Company Update: Strong war chest for acquisition-led growth
- The Coast Line in Yau Tong is virtually sold out with estimated pre-tax margins of c.25%
- Fresh rental contribution from recent acquisition of Civitas Social Housing
- Gearing up to 20% implies the company would have debt headroom of c.HK$70bn for new acquisitions
- BUY with HK$47.3 TP
Cheung Kong Asset Holdings (CKAH) generated contracted sales of c.H$18bn in 11M23. About HK$9bn came from Hong Kong Holdings with the balance mainly from China. The Coast Line in Yau Tong is the key contributor. In Aug-23, CKAH launched The Coast Line on the Yau Tong harbourfront for pre-sale. Market response has been very encouraging with 99% of total 886 units being snapped up for c.HK$6bn within a short period of time. The company converted the site into residential use from industrial in 2019 after paying land premium of HK$2.2bn or HK$5,283psf on GFA basis. Based on our estimated all-in cost of HK$11,900psf and average selling price of HK$15,600psf, we estimate The Coast Line still offers decent pre-tax margins of c.25%.
Meanwhile, CKAH has just obtained pre-consent for Wong Chuk Hang Station package 3 which will provide 1,200 units in four residential towers. If fully sold, this development should yield total sales revenue of c.HK$24bn. CKAH has forfeited deposits with estimated gain of c.HK$1.8bn to be booked in 2H23 after the buyer Sino Suisse Capital failed to proceed with the transaction of 21 Borrett Road in mid-23.
Cheung Kong Center I was about 20% vacant with negative reversionary growth to continue. Near-term focus remains on pre-leasing of soon-to-be completed Cheung Kong Center II which is challenging. CKAH intends to revamp the trade mix of 1881 Heritage with the recruitment of more eateries. The Whampoa sees slightly positive rental reversion while the virtually fully let Hutchison Logistics Centre offers steady rental income. Newly acquired Civitas Social Housing started to provide fresh contributions in FY23 which should grow steadily in the years ahead. This acquisition not only enhances the rental revenue but also diversifies its income base geographically.
Daily hotels stage post-pandemic recovery with occupancy returning to >80%. Serviced suites continued to deliver steady performance. Overall, we estimate earnings from hotel and serviced suite division to more than double to HK$1.4bn in FY23.
Sales volume at Greene King has recovered to c.90% of pre-COVID level.

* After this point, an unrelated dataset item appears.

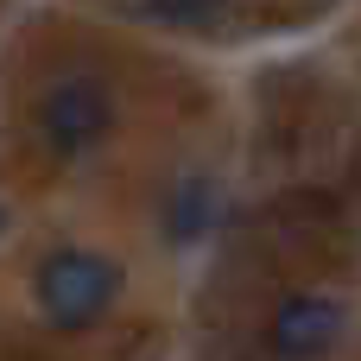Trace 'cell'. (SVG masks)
I'll list each match as a JSON object with an SVG mask.
<instances>
[{"instance_id":"cell-2","label":"cell","mask_w":361,"mask_h":361,"mask_svg":"<svg viewBox=\"0 0 361 361\" xmlns=\"http://www.w3.org/2000/svg\"><path fill=\"white\" fill-rule=\"evenodd\" d=\"M38 133L57 159H82L114 133V95L95 76H57L38 95Z\"/></svg>"},{"instance_id":"cell-6","label":"cell","mask_w":361,"mask_h":361,"mask_svg":"<svg viewBox=\"0 0 361 361\" xmlns=\"http://www.w3.org/2000/svg\"><path fill=\"white\" fill-rule=\"evenodd\" d=\"M0 228H6V209H0Z\"/></svg>"},{"instance_id":"cell-5","label":"cell","mask_w":361,"mask_h":361,"mask_svg":"<svg viewBox=\"0 0 361 361\" xmlns=\"http://www.w3.org/2000/svg\"><path fill=\"white\" fill-rule=\"evenodd\" d=\"M222 6H228V0H146V13L165 19V25H209Z\"/></svg>"},{"instance_id":"cell-3","label":"cell","mask_w":361,"mask_h":361,"mask_svg":"<svg viewBox=\"0 0 361 361\" xmlns=\"http://www.w3.org/2000/svg\"><path fill=\"white\" fill-rule=\"evenodd\" d=\"M343 324H349V311H343L336 298L298 292V298H286V305L273 311L267 343H273V355H279V361H317L336 336H343Z\"/></svg>"},{"instance_id":"cell-4","label":"cell","mask_w":361,"mask_h":361,"mask_svg":"<svg viewBox=\"0 0 361 361\" xmlns=\"http://www.w3.org/2000/svg\"><path fill=\"white\" fill-rule=\"evenodd\" d=\"M209 209H216L209 184H203V178H190V184H178V190H171V209H165V228H171L178 241H197V235L209 228Z\"/></svg>"},{"instance_id":"cell-1","label":"cell","mask_w":361,"mask_h":361,"mask_svg":"<svg viewBox=\"0 0 361 361\" xmlns=\"http://www.w3.org/2000/svg\"><path fill=\"white\" fill-rule=\"evenodd\" d=\"M32 286H38V311H44L57 330H89V324H102V317L114 311V298H121V267H114L108 254H95V247H57V254L38 260Z\"/></svg>"}]
</instances>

However, cost pressure remains with no meaningful margin improvement.
In 2H23, CKAH bought back 14.5m shares for HK$611m or HK$42.25/sh on average. This not only signalled its strong embedded value but also lent support to its share price.

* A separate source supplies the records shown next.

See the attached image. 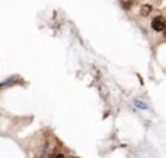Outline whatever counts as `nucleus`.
Instances as JSON below:
<instances>
[{
  "label": "nucleus",
  "mask_w": 166,
  "mask_h": 158,
  "mask_svg": "<svg viewBox=\"0 0 166 158\" xmlns=\"http://www.w3.org/2000/svg\"><path fill=\"white\" fill-rule=\"evenodd\" d=\"M2 86H3V83H0V88H2Z\"/></svg>",
  "instance_id": "6"
},
{
  "label": "nucleus",
  "mask_w": 166,
  "mask_h": 158,
  "mask_svg": "<svg viewBox=\"0 0 166 158\" xmlns=\"http://www.w3.org/2000/svg\"><path fill=\"white\" fill-rule=\"evenodd\" d=\"M51 158H64V155L63 154H56L54 157H51Z\"/></svg>",
  "instance_id": "5"
},
{
  "label": "nucleus",
  "mask_w": 166,
  "mask_h": 158,
  "mask_svg": "<svg viewBox=\"0 0 166 158\" xmlns=\"http://www.w3.org/2000/svg\"><path fill=\"white\" fill-rule=\"evenodd\" d=\"M134 106L137 108H140V110H147V104L143 103V101H140V100H134Z\"/></svg>",
  "instance_id": "3"
},
{
  "label": "nucleus",
  "mask_w": 166,
  "mask_h": 158,
  "mask_svg": "<svg viewBox=\"0 0 166 158\" xmlns=\"http://www.w3.org/2000/svg\"><path fill=\"white\" fill-rule=\"evenodd\" d=\"M165 34H166V28H165Z\"/></svg>",
  "instance_id": "7"
},
{
  "label": "nucleus",
  "mask_w": 166,
  "mask_h": 158,
  "mask_svg": "<svg viewBox=\"0 0 166 158\" xmlns=\"http://www.w3.org/2000/svg\"><path fill=\"white\" fill-rule=\"evenodd\" d=\"M152 28H153L155 31H158V32L165 31V28H166L165 18H163V16H156L153 21H152Z\"/></svg>",
  "instance_id": "1"
},
{
  "label": "nucleus",
  "mask_w": 166,
  "mask_h": 158,
  "mask_svg": "<svg viewBox=\"0 0 166 158\" xmlns=\"http://www.w3.org/2000/svg\"><path fill=\"white\" fill-rule=\"evenodd\" d=\"M120 2L124 9H131V6H133V0H120Z\"/></svg>",
  "instance_id": "4"
},
{
  "label": "nucleus",
  "mask_w": 166,
  "mask_h": 158,
  "mask_svg": "<svg viewBox=\"0 0 166 158\" xmlns=\"http://www.w3.org/2000/svg\"><path fill=\"white\" fill-rule=\"evenodd\" d=\"M150 12H152V6H150V5H141V8H140V15L143 18L149 16Z\"/></svg>",
  "instance_id": "2"
},
{
  "label": "nucleus",
  "mask_w": 166,
  "mask_h": 158,
  "mask_svg": "<svg viewBox=\"0 0 166 158\" xmlns=\"http://www.w3.org/2000/svg\"><path fill=\"white\" fill-rule=\"evenodd\" d=\"M72 158H76V157H72Z\"/></svg>",
  "instance_id": "8"
}]
</instances>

Gearing is estimated to be in the low single-digit. Should CKAH gear up to 20%, the company would have debt headroom of c.HK$70bn for land banking.
Meanwhile, the stock is trading at a 69% discount to our appraised current NAV, c.2SD below its average discount of 51%. Share repurchase should limit the downside risk on the stock. Robust balance sheet should enable the company to purse value-accretive acquisitions to create shareholders’ value. Based on a target discount of 60% to our Dec-24 NAV estimate, we set our TP at HK$47.3, and hence maintain our BUY call.